Although many countries, including China (at the time of its WTO entry), allow periods of data exclusivity as defined in the EU wish list, India has been dithering on this, keeping in mind the interests of the country's robust generic industry which is also big hope for under-developed countries in Africa wanting to import cheap generic drugs under the Doha Declaration on Public Health.
Similarly, the SPC provides for an extension of the patent term for up to 5 years to compensate for the “regulatory delays”- that is, the time taken to obtain the approvals for pre-clinical and clinical (human) trials and validate the data. Further, the EU wants courts in India to grant automatic injunctions as interim relief in patent infringement cases. This, it has been pointed out, is against the principles of equity. The DIPP says public interest should not be dis-served by a permanent injunction. After all, patent or any other IPR for that matter, is a private right which should be enforced by the right owner rather than the state. On patentability criteria, what the EU wants is a removal/dilution of the Section 3 (d) in India’s Patents Act that seeks to prevent patenting of incremental inventions that don't bring substantial improvement in efficacy. While the government is making up its mind over whether or not to have the disputatious IPR chapter in the proposed India-EU bilateral pact, the drug industry is divided and busy lobbying with the political establishment.
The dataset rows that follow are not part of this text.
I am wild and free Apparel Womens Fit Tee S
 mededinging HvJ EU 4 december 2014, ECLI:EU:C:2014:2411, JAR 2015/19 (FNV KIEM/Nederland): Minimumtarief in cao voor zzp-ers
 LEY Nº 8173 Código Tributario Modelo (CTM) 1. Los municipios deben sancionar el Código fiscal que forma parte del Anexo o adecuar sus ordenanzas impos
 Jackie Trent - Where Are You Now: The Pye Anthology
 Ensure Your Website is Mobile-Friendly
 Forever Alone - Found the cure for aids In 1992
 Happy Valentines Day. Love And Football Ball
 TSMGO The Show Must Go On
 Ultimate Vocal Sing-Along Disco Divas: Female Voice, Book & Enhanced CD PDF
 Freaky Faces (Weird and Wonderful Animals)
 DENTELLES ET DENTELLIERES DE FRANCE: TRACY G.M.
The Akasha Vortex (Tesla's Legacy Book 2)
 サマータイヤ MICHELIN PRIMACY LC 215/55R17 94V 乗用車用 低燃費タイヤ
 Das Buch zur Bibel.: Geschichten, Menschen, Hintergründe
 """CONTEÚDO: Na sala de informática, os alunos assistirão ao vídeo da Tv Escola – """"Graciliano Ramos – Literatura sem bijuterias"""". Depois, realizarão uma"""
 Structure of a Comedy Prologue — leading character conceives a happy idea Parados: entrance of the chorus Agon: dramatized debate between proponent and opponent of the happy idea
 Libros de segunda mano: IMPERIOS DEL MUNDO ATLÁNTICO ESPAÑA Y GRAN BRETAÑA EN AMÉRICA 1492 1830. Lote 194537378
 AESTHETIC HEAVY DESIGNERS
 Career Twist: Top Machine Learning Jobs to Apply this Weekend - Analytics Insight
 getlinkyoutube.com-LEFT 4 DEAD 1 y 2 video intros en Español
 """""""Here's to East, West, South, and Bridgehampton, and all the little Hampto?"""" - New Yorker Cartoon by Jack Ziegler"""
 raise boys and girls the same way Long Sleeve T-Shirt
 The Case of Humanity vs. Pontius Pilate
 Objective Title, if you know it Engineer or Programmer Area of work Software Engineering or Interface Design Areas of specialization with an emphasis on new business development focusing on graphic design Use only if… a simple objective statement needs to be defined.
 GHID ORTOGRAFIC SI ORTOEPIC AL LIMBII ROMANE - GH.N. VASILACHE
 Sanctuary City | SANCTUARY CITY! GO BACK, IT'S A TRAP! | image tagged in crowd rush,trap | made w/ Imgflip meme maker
The Indian Pharmaceutical Alliance (IPA) that comprises top-notch domestic drug companies, has quoted the World Health Organization to drive home the point that the EU demands are unjust : “in bilateral trade negotiations, it is important that governments ensure that ministries of health be properly represented... (bilateral agreements) should not seek to incorporate TRIPS-plus protection in ways that may reduce access to medicines in developing countries.” An e-mail sent to OPPI director-general Tapan Ray elicited an automatic response that he is out of office till Jan 12 and has no access to e-mail during the period.
The industry body’s president Ranjit Sahani was also travelling and not available for comment, while its other office-bears said they are not authorised to speak on behalf of the body to the media.
As a tradeoff, what the EU offers is recognition of a clutch of India's geographical indications (a form of IPR linked to the geographical origin of a product and the distinct quality it derives from that origin) like Kanchipuram Silk, Kolhapuri Chappal, Nagpur Orange, Bikaneri Bhujia, Darjeeling Tea and Agra Petha. However, then economic gain from this for the local communities is expected to be meagre, as these reputations are largely limited to India.
Although bilateral pacts on IPRs are limited to the countries concerned, it could induce other countries to invoke the non-discrimination (most favoured nation) clause under the World Trade Organization.